TEXT EXTRACT:
::::::
This index essentially separates the DCC radiative effects from the total effects. To calculate the DCCRE, we need sub-daily radiative fluxes at the top of the atmosphere (TOA) under all-sky and clear-sky conditions, which are not available in CMIP5 and only partially available in CMIP6. For this reason, we used hourly TOA radiative fluxes from Clouds and the Earth’s Radiant Energy System (CERES) SYN1deg. ‘(CERES)SYN1deg’ is part of the CERES datasets. Synoptic TOA and surface fluxes and clouds (SYN) provide hourly gridded observed TOA and Fu-Liou radiative transfer surface fluxes and clouds. Therefore, the DCCRE evaluated here approximately represents the radiative effects of DCC variations and cannot identify the contribution from diurnal variations of CREs in the corresponding models. While this is similar in spirit to the use of standard radiative kernels in the assessment of the cloud feedback [22], it may involve biases due to inter-model differences in surface albedo, atmospheric temperature, humidity, and aerosols. Therefore, the comparison of the DCCRE and its changes between CMIP5 and CMIP6 should be interpreted with caution. To compare the DCCRE with the CRE, we also used the monthly TOA radiative fluxes under all-sky and clear-sky conditions (variable names: rlut, rlutcs, rsut, rsutcs, see Abbreviations).

We compared climate model outputs with satellite products of the International Satellite Cloud Climatology Project (ISCCP) [23]. It is one of the primary observational data sources available for DCC at global coverage, using infrared band to estimate DCC as it is measured throughout the whole diurnal cycle (e.g., [6,7,24]). The infrared channel of the ISCCP records and consistently provides 3-hourly cloud fraction products over the whole day covering the globe with 280 km equal-area grids. To make a proper comparison among various climate models and satellite products, we resampled all climate model outputs into 280 km equal-area grids. We focused on the DCC in 2001–2005, covering a period commonly available for all data sources. The DCC evaluated from this relatively short period is consistent with the results of DCC climatology [5], justifying our choice of period for multi-source comparison.

To systematically quantify the DCC, we estimated the cloud fraction climatology at the specific local time of the day, $f\left(t\right)$, where $0<t<24$ h is the local time of the day. Such a DCC can be calculated for each month to identify its seasonal variations. Particularly, we focused on the phase of the DCC, which can be quantified as the centroid of $f\left(t\right)$ in terms of the circular mean [25]

$$c=\frac{\tau }{2\pi }\arg {\int }_0^{\tau }f\left(t\right)exp\left(\mathbf{i}\frac{2\pi t}{\tau }\right)dt,$$

(8)

where $\tau =24$ h is the period of the whole diurnal cycle, i is the imaginary unit, and the operator ‘arg’ is the argument of any complex number.
::::::
AIM A: Give the variable names that the diurnal cloud cycle text lists for the monthly TOA radiative fluxes.
AIM B: In the diurnal cloud cycle text, which years were chosen for the study of the DCC?
AIM C: Please carry the diurnal cloud cycle text forward from its final sentence.
::::::
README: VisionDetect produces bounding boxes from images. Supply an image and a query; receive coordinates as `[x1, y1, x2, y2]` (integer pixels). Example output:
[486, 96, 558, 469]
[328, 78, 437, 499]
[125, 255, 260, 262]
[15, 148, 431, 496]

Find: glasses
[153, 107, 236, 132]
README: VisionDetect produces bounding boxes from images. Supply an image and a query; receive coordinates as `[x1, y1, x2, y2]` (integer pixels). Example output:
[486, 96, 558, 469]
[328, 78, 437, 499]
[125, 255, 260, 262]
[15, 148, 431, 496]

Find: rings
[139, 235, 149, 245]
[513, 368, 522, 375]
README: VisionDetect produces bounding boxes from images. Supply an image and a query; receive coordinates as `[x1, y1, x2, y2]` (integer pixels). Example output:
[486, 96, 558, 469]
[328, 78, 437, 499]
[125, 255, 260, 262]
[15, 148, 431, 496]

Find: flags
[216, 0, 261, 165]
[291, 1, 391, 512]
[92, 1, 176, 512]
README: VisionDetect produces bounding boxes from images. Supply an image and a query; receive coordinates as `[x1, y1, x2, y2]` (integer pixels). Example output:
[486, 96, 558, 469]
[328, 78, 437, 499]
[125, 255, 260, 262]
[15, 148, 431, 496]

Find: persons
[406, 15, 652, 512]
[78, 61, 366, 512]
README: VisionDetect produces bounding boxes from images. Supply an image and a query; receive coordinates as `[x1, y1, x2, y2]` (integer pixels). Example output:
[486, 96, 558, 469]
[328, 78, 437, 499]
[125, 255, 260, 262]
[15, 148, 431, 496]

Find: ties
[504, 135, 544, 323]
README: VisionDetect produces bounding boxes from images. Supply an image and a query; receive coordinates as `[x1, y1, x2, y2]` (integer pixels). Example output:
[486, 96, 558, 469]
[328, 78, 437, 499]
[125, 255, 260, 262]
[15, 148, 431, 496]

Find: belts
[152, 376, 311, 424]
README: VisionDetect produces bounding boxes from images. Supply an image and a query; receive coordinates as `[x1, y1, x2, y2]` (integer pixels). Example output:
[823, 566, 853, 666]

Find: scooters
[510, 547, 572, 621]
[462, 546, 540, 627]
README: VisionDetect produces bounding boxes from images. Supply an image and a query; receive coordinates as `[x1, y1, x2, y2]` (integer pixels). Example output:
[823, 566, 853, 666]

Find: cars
::::::
TASK RESPONSE A: rlut, rlutcs, rsut, rsutcs

TASK RESPONSE B: 2001–2005

TASK RESPONSE C:
With the calculated DCC, we also explored the similarity of DCCs among different sources of data. This is attempted by decomposing the distribution of centroid using principal component analysis (PCA), which is efficient at data compression and has been extensively used in climate studies to identify the important spatial patterns of climate variability [26]. We grouped all centroid data from different data sources into a matrix of C of $n\times m$, where n is the size of the data sources (i.e., number of climate models) and m is the size of the interpolated grid points (i.e., 6596 for the 280 km equal-area grid). We decompose C into

$$CP=T+E,$$

(9)

where T is a $n\times p$ score matrix, P is a $m\times p$ loading matrix, p is the number of reserved components, and E is the error term. This composition reduces the dimension from n global grids to the first few components of p, allowing us to identify the most prominent spatial patterns of the global DCC.

3. Results and Discussion

3.1. Regional Comparisons

We started with the DCC comparison on typical climate zones over the land [27] and another ocean region near the eastern Pacific associated with cloud-feedback hotspots [28]. The East Pacific has large inter-model differences in cloud feedback over the ocean [29] (see the red rectangle box in Figure 1), whereas the three climate zones cross different latitudes over the world, including tropical rain forest (Af), temperate zone (Cwa), and cold zone (Dfb). These regions have been extensively studied in the literature with satellite products or ground observations to investigate their diurnal cycle of clouds or precipitation. We focused on boreal summer (June, July, and August) for these northern and tropical regions where the DCC is expected to have stronger amplitude [5,7]; a more comprehensive analysis for all seasons was conducted at the global scale in Section 3.2.

As the largest rainforest on our planet, precipitation in the Amazon region is largely controlled by changes in the Intertropical Convergence Zone (ITCZ) [30]. While being over the land, the corresponding DCC is quite similar to these in the ITCZ over the ocean where clouds usually peak around midnight from ISCCP [5] and from TRMM with mesoscale convective systems rainfall [31]. For climate models, clouds peak at midnight in CMIP5 but at around 6 a.m. in the early morning in all CMIP6 models, resulting in larger DCC biases. This is consistent with the changes in precipitation, which show increased biases from CMIP5 to CMIP6, particularly near the west coast of the Amazon rainforest [32].

For the temperate zone near southeastern China, rainfall is associated with the South China Sea monsoon and local circulations, which shows a strong diurnal cycle with peak rainfall occurring at night [33]. However, the summer DCC in this region shows afternoon peaks from satellite products (see Figure 2). This is consistent with observations from rain gauges, which show afternoon rainfall peaks for southeastern China and double rainfall peaks for the southwestern part [34]. Such patterns can be found in climate models with morning cloud peaks for CMCC, FGOALS, and GFDL; afternoon peaks for CNRM; and double peaks for HadGEM and IPSL. Particularly, the afternoon cloud peaks are more visible from CMIP6 for HadGEM models. These inter-model differences may be linked to the difficulties in identifying the contrast patterns of rainfall and clouds across the borders of southeastern and southwestern China.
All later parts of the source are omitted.